Monday, Mar. 19, 1945
Race to the River
The dash and aggressiveness that enabled one American outfit to cash in on the Remagen bridge paid other dividends along the Rhine front last week.
Lieut. General George S. Patton's Third Army was going strong. So were the battle-famed 1st Infantry Division and other outfits of the First Army. They bore the scars of the Battle of the Bulge and were out for meat. Major General Hugh J. Gaffey's 4th Armored Division (Third Army)* had been given a task of exploiting to do after the Kyll River had been bridged near Trier. Its tankmen and motorized infantrymen were given rations for ten days, ordered to pour on the coal and get to the Rhine.
Speed Record. Fifty-eight hours and more than 50 miles later they were there, close to Coblenz.

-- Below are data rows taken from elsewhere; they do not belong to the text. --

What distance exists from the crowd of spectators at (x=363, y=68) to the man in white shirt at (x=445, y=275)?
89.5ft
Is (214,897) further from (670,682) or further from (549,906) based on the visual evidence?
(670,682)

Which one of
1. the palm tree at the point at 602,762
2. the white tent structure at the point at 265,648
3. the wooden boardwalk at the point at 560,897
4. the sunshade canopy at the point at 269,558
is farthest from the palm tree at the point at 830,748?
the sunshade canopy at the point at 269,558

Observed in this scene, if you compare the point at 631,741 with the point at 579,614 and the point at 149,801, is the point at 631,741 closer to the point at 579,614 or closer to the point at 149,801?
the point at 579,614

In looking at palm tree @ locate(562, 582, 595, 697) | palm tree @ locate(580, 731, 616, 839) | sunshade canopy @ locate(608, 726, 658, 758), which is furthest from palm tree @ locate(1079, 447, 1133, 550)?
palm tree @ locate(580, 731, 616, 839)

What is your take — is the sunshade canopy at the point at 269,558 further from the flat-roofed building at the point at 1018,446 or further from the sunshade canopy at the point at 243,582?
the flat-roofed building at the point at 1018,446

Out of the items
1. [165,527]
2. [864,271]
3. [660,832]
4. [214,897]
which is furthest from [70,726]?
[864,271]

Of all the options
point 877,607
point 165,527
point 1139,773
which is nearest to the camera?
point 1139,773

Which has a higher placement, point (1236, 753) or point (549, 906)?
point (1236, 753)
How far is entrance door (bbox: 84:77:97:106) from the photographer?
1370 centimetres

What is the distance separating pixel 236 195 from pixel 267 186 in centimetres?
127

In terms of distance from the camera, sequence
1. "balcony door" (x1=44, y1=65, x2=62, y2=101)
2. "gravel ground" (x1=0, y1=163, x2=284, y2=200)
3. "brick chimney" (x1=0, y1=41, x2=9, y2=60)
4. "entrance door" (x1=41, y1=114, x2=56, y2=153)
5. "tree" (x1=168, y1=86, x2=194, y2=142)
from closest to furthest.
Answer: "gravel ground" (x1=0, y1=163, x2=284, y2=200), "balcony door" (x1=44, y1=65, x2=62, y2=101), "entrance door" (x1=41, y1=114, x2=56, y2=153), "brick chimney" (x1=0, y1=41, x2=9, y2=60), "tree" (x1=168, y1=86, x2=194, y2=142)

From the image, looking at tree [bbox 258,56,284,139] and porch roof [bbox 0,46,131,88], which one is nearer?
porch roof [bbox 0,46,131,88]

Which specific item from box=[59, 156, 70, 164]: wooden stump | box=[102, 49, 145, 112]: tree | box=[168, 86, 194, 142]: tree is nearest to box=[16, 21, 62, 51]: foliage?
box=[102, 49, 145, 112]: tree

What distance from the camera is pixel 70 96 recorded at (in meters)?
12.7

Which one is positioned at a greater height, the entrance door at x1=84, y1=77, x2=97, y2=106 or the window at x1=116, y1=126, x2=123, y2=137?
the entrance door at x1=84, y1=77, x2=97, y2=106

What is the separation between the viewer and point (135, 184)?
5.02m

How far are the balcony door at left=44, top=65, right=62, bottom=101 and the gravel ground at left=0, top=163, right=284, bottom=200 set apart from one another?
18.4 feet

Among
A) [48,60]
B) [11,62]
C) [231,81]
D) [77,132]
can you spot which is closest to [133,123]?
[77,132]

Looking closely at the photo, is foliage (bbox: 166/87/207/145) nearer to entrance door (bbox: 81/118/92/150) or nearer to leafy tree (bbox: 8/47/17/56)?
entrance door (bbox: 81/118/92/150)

They had slashed out a corridor north of the Moselle with one of the war's swiftest armor strokes. Behind their tanks the infantry mopped up thousands of prisoners from shredded German divisions. Among them was a befuddled German general. Out of touch with his troops, he had stood on a knoll looking for some sign of them. Finally his binoculars found a large batch of Germans. He hurried over to find that they--and he--were prisoners.
One combat command of the 11th Armored Division, ripping through a parallel corridor, roared up to the Rhine at Brohl and Andernach. They picked up a German major general, his staff and 3,300 men plus a ferry, intact. West of the Rhine they curved northward, met the First Army's southward drive, snapped the handcuffs on more than 40,000 pocketed Germans. Patton's men had Coblenz surrounded and were flattening other pockets back against the Moselle.
* German soldiers facing the 4th Armored were told (according to a captured document): each American had qualified for the Division by proving that 1) he had been born a bastard, 2) he had murdered his mother.